WRITTEN INSTRUCTION: Repeat every line of the records below exactly, without changing anything.

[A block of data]
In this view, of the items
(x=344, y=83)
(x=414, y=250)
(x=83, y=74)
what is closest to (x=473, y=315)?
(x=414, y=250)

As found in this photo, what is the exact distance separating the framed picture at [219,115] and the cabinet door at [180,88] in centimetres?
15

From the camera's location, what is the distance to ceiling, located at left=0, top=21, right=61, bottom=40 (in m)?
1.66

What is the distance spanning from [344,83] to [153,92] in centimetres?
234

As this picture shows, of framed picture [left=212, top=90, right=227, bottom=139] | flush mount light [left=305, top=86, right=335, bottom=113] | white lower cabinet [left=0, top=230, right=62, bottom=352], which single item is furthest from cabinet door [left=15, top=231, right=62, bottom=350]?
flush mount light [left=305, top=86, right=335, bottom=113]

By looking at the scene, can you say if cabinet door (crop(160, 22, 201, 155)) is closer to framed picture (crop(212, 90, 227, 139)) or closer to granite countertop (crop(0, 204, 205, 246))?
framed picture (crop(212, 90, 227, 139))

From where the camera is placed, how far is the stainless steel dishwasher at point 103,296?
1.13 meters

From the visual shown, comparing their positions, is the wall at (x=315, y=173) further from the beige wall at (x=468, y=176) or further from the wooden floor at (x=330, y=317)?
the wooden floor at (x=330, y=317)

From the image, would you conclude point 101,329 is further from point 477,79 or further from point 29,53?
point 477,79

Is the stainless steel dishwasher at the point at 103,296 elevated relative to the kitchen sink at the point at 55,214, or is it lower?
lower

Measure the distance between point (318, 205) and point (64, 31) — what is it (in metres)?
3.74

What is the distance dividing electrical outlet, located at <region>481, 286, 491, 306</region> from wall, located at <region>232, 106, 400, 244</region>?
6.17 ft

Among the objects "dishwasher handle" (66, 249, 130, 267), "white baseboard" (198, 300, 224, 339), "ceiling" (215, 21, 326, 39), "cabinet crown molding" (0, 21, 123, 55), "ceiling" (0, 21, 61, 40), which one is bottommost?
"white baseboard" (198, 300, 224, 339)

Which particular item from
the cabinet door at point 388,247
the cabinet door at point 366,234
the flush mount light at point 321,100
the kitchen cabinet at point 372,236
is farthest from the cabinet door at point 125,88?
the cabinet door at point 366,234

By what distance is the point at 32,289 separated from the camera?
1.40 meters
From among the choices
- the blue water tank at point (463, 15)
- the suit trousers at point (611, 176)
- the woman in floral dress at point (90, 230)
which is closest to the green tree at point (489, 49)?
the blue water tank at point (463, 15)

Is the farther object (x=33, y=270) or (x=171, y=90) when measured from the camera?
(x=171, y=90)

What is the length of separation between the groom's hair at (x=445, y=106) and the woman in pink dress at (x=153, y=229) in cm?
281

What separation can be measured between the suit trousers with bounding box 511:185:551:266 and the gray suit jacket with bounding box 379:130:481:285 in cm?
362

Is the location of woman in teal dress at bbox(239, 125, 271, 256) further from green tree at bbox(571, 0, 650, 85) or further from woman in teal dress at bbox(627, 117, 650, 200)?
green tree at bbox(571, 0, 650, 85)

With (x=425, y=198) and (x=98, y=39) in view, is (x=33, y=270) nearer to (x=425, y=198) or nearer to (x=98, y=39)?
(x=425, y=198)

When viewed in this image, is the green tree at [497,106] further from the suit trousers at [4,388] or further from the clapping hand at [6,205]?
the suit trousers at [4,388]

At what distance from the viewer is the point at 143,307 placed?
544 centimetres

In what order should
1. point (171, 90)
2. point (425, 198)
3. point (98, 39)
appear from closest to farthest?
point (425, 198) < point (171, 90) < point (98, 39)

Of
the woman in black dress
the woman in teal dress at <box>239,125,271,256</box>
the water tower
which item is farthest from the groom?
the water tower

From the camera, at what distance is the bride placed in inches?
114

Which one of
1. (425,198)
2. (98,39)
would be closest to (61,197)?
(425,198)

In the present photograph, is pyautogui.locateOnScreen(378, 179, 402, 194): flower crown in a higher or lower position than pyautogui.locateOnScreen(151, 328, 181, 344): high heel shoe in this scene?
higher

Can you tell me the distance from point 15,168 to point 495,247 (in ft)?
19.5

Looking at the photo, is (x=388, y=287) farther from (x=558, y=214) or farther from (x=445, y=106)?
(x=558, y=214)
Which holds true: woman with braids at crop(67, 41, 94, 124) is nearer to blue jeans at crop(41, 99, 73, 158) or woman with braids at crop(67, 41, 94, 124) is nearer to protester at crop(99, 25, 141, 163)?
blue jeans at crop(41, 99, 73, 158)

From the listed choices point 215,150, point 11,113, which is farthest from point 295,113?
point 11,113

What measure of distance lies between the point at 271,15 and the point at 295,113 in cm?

RESULT BELOW:
In this view, of the items
(x=344, y=83)
(x=414, y=250)
(x=83, y=74)
what is closest to (x=473, y=315)?
(x=414, y=250)

As found in this photo, what is the exact distance separating the framed picture at [219,115] and the cabinet door at [180,88] in centimetres?
15

From the camera's location, what is the distance to ceiling, located at left=0, top=21, right=61, bottom=40 (in m)?
1.66

What is the distance spanning from [344,83] to [153,92] in centimetres?
234

As this picture shows, of framed picture [left=212, top=90, right=227, bottom=139] | flush mount light [left=305, top=86, right=335, bottom=113] | white lower cabinet [left=0, top=230, right=62, bottom=352], which single item is furthest from cabinet door [left=15, top=231, right=62, bottom=350]?
flush mount light [left=305, top=86, right=335, bottom=113]

By looking at the scene, can you say if cabinet door (crop(160, 22, 201, 155)) is closer to framed picture (crop(212, 90, 227, 139)) or closer to granite countertop (crop(0, 204, 205, 246))?
framed picture (crop(212, 90, 227, 139))

From where the camera is placed, how far is the stainless steel dishwasher at point 103,296?
1.13 meters

From the visual shown, comparing their positions, is the wall at (x=315, y=173) further from the beige wall at (x=468, y=176) or further from the wooden floor at (x=330, y=317)?
the wooden floor at (x=330, y=317)

From the image, would you conclude point 101,329 is further from point 477,79 or further from point 29,53?
point 477,79

Is the stainless steel dishwasher at the point at 103,296 elevated relative to the kitchen sink at the point at 55,214, or is it lower?
lower

Measure the distance between point (318, 205) and point (64, 31) — what is it (in metres)?
3.74

What is the distance dividing electrical outlet, located at <region>481, 286, 491, 306</region> from wall, located at <region>232, 106, 400, 244</region>?
6.17 ft

Among the objects "dishwasher handle" (66, 249, 130, 267), "white baseboard" (198, 300, 224, 339), "ceiling" (215, 21, 326, 39), "cabinet crown molding" (0, 21, 123, 55), "ceiling" (0, 21, 61, 40), which one is bottommost?
"white baseboard" (198, 300, 224, 339)

Which particular item from
the cabinet door at point 388,247
the cabinet door at point 366,234
the flush mount light at point 321,100
the kitchen cabinet at point 372,236
is farthest from the cabinet door at point 125,88?
the cabinet door at point 366,234

By what distance is the point at 32,289 separated from the camera?
1.40 meters
From among the choices
- the blue water tank at point (463, 15)
- the suit trousers at point (611, 176)
- the woman in floral dress at point (90, 230)
which is closest to the green tree at point (489, 49)?
the blue water tank at point (463, 15)

Is the farther object (x=33, y=270) or (x=171, y=90) when measured from the camera?
(x=171, y=90)

What is the length of separation between the groom's hair at (x=445, y=106) and the woman in pink dress at (x=153, y=229) in cm?
281

What separation can be measured between the suit trousers with bounding box 511:185:551:266 and the gray suit jacket with bounding box 379:130:481:285 in cm?
362

Is the location of woman in teal dress at bbox(239, 125, 271, 256) further from green tree at bbox(571, 0, 650, 85) or further from woman in teal dress at bbox(627, 117, 650, 200)?
green tree at bbox(571, 0, 650, 85)

With (x=425, y=198) and (x=98, y=39) in view, is (x=33, y=270) nearer to (x=425, y=198) or nearer to (x=98, y=39)?
(x=425, y=198)

When viewed in this image, is the green tree at [497,106] further from the suit trousers at [4,388] or further from the clapping hand at [6,205]?
the suit trousers at [4,388]

At what distance from the viewer is the point at 143,307 placed?
544 centimetres

In what order should
1. point (171, 90)
2. point (425, 198)
3. point (98, 39)
appear from closest to farthest?
point (425, 198) < point (171, 90) < point (98, 39)

Of
the woman in black dress
the woman in teal dress at <box>239,125,271,256</box>
the water tower
which item is farthest from the groom?
the water tower

From the camera, at what distance is the bride placed in inches?
114

Which one of
1. (425,198)
2. (98,39)
would be closest to (61,197)?
(425,198)

In the present photograph, is pyautogui.locateOnScreen(378, 179, 402, 194): flower crown in a higher or lower position than pyautogui.locateOnScreen(151, 328, 181, 344): high heel shoe in this scene?
higher

Can you tell me the distance from point 15,168 to point 495,247 (in ft)?
19.5

Looking at the photo, is (x=388, y=287) farther from (x=558, y=214) or farther from (x=445, y=106)?
(x=558, y=214)
Which holds true: woman with braids at crop(67, 41, 94, 124) is nearer to blue jeans at crop(41, 99, 73, 158) or woman with braids at crop(67, 41, 94, 124) is nearer to protester at crop(99, 25, 141, 163)?
blue jeans at crop(41, 99, 73, 158)

From the listed choices point 215,150, point 11,113, which is farthest from point 295,113?
point 11,113

What measure of distance lies between the point at 271,15 and the point at 295,113 in cm?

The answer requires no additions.